The depth of the channel region and the source region in the channel region
It is a step of forming deeper than that in the channel region of the drain part , the low energy ion implantation step performs threshold energy control channel implantation with low energy in all the channel regions corresponding to the gate, source and drain, A method for manufacturing a non-uniform channel-doped MOS transistor, comprising a step of forming a shallow high-concentration channel implantation region at least in a channel region of a drain portion where ion implantation by high energy has not been performed. 3. A channel region having a high-energy ion implantation step and a rotating oblique ion implantation step, wherein a channel region located below the gate and a channel region formed by burying a source and a drain disposed on both sides of the gate. And forming a high-concentration channel-doped MOS transistor having a high-concentration channel-implanted region having different depths. The high-energy ion-implanting step comprises: a channel region corresponding to a gate portion, or a gate and a source. A high-concentration channel implantation region is formed in the channel region corresponding to the high-concentration ion implantation by ion implantation with high energy .

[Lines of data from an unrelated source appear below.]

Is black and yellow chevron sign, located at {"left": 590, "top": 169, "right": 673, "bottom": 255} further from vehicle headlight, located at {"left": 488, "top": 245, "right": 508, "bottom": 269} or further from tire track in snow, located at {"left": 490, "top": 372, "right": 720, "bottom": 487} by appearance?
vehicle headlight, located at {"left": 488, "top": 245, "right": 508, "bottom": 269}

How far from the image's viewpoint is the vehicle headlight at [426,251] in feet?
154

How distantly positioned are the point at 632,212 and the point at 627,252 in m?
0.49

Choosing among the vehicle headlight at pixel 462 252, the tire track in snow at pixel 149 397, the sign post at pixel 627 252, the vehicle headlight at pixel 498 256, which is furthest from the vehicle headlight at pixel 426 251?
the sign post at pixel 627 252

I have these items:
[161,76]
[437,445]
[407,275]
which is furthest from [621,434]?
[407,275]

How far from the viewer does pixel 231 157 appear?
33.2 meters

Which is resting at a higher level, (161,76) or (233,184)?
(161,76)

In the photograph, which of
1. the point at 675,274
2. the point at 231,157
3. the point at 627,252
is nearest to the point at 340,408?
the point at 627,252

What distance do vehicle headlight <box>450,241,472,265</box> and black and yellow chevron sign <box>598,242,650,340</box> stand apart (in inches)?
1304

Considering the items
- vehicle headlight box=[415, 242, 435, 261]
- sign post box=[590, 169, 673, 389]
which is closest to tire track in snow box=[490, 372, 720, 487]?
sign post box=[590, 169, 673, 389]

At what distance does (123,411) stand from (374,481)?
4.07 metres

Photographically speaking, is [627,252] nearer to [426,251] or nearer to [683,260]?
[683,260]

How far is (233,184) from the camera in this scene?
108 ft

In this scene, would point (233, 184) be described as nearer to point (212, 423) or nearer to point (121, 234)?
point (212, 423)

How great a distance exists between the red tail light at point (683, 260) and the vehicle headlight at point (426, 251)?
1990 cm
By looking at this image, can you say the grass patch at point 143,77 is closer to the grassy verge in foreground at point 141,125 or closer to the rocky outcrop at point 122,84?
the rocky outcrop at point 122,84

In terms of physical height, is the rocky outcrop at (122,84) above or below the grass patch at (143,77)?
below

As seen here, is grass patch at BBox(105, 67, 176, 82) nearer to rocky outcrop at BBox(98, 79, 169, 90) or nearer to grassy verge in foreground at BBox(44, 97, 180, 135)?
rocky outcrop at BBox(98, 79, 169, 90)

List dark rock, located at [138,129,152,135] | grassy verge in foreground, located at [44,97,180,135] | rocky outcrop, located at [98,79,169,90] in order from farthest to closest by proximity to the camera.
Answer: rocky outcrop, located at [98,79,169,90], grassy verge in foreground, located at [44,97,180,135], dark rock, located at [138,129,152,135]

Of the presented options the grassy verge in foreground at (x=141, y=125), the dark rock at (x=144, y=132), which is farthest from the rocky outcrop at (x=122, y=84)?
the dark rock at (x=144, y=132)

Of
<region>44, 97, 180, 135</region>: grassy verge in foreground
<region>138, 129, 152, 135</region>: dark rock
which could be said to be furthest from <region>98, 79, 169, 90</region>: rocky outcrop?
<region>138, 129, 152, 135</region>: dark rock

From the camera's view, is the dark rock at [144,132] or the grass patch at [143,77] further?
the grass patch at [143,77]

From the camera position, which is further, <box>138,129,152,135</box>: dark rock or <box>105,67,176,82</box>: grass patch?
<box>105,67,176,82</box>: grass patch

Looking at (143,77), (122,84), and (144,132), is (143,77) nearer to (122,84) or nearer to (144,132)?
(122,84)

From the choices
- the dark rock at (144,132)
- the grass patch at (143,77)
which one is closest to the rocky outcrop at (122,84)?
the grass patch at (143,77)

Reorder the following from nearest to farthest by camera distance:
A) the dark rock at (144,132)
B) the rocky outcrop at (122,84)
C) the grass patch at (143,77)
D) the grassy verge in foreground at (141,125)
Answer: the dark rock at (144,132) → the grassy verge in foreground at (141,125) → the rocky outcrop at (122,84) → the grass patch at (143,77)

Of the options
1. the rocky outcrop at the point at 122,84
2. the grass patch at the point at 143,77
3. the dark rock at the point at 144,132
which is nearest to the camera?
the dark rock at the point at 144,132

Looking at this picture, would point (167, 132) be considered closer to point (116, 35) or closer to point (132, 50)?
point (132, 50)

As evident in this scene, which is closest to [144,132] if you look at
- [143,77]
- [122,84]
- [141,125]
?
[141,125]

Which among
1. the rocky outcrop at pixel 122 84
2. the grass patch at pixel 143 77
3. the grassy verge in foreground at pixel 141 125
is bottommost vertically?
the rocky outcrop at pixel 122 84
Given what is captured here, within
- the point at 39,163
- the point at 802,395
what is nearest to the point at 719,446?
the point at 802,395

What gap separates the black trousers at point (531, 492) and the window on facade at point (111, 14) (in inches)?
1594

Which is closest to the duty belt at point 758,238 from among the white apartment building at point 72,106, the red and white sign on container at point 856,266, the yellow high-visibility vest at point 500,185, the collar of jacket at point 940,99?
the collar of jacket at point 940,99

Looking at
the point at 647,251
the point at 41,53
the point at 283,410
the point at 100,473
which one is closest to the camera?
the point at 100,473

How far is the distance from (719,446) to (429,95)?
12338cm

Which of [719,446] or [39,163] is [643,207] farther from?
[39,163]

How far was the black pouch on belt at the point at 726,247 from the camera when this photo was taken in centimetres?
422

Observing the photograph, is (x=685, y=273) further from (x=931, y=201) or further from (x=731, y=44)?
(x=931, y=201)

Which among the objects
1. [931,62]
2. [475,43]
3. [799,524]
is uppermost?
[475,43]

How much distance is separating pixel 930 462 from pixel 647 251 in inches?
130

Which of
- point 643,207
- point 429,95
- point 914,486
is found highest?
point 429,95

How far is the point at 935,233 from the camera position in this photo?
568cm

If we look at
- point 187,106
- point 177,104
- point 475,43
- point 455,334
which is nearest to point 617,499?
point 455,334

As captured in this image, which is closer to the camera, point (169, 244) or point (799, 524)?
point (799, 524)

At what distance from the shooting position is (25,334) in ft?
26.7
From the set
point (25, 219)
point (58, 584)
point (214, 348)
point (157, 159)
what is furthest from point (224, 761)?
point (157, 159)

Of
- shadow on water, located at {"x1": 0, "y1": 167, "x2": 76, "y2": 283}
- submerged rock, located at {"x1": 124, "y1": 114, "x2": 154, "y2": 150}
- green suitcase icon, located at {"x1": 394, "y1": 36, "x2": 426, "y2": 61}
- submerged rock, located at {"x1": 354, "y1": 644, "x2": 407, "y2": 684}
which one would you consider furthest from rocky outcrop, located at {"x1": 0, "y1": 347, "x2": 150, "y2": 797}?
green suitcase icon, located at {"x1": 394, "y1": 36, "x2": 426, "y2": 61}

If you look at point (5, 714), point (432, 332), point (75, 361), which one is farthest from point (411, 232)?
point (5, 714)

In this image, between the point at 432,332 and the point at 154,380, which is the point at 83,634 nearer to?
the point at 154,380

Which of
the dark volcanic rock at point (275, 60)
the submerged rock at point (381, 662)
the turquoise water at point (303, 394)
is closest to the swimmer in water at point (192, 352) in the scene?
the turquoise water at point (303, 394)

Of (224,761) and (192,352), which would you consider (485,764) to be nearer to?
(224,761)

The depth of the channel region and the source region in the channel region
This is a process in which the drain region is formed deeper than that in the channel region . In the rotation oblique ion implantation process, the gate laminated on a part of the channel region is used as a mask, and a threshold due to low energy is applied to the channel region excluding the gate. Manufacturing a non-uniform channel-doped MOS transistor, wherein a high-concentration channel-implanted region is formed at least in a channel region of a drain portion where a control channel is implanted and ion implantation with high energy is not performed. Method.